▶ _Problem_
Extract the full set of records, then give each one again exactly.

▶ _Information given_
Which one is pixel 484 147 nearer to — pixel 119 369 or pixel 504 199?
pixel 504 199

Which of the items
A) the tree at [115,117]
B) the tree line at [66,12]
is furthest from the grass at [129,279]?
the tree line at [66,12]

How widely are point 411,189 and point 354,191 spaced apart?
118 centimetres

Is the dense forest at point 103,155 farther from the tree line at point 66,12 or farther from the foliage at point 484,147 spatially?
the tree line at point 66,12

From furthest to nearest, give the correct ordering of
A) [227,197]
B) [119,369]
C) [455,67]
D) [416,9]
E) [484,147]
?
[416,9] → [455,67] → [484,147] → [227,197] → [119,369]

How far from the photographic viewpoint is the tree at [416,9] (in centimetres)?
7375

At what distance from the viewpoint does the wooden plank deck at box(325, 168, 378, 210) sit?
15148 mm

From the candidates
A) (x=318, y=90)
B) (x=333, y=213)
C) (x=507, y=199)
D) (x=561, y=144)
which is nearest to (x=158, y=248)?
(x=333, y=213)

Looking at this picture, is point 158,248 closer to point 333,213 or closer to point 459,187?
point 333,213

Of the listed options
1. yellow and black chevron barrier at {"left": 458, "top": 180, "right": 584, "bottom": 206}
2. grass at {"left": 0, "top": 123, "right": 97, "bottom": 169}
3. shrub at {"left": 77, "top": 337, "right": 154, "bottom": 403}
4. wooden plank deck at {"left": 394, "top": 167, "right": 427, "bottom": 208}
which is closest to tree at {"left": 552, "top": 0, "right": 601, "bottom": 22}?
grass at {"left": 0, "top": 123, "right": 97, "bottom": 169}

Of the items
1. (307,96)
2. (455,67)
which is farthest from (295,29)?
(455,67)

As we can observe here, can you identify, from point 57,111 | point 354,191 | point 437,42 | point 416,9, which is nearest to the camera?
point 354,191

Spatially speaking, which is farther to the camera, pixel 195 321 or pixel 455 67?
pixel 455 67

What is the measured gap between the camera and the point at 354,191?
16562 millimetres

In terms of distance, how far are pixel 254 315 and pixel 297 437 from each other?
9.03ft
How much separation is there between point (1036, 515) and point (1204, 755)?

▶ _Response below_
Which one is pixel 484 147 nearer to — pixel 119 369 or pixel 504 199?
pixel 504 199

Which of the items
A) the tree at [115,117]
B) the tree line at [66,12]
is furthest from the grass at [129,279]?
the tree line at [66,12]

How widely are point 411,189 and point 354,191 spaced apart?
118 centimetres

Is the dense forest at point 103,155 farther from the tree line at point 66,12 or farther from the foliage at point 484,147 spatially?
the tree line at point 66,12

From furthest to nearest, give the correct ordering of
A) [227,197]
B) [119,369]
C) [455,67]
D) [416,9]
E) [484,147]
?
[416,9] → [455,67] → [484,147] → [227,197] → [119,369]

How far from the photographic viewpoint is the tree at [416,9] (in centimetres)?
7375

At what distance from the viewpoint does the wooden plank deck at box(325, 168, 378, 210) sit?
15148 mm

From the candidates
A) (x=318, y=90)
B) (x=333, y=213)
C) (x=507, y=199)
D) (x=561, y=144)
which is nearest to (x=158, y=248)?
(x=333, y=213)

Looking at this picture, is point 158,248 closer to point 333,213 or closer to point 459,187?
point 333,213

Of the listed options
1. yellow and black chevron barrier at {"left": 458, "top": 180, "right": 584, "bottom": 206}
2. grass at {"left": 0, "top": 123, "right": 97, "bottom": 169}
3. shrub at {"left": 77, "top": 337, "right": 154, "bottom": 403}
4. wooden plank deck at {"left": 394, "top": 167, "right": 427, "bottom": 208}
which is closest to tree at {"left": 552, "top": 0, "right": 601, "bottom": 22}?
grass at {"left": 0, "top": 123, "right": 97, "bottom": 169}

Of the items
1. (307,96)
2. (455,67)
which is farthest from (295,29)?
(455,67)

As we can observe here, can you identify, from point 57,111 | point 354,191 | point 437,42 | point 416,9, which is nearest to the camera?
point 354,191

Spatially speaking, which is farther to the camera, pixel 195 321 or pixel 455 67?
pixel 455 67

What is the measured gap between the camera and the point at 354,191?
16562 millimetres

In terms of distance, how far are pixel 254 315 and pixel 297 437 from each other?
9.03ft
How much separation is there between point (1036, 515) and point (1204, 755)?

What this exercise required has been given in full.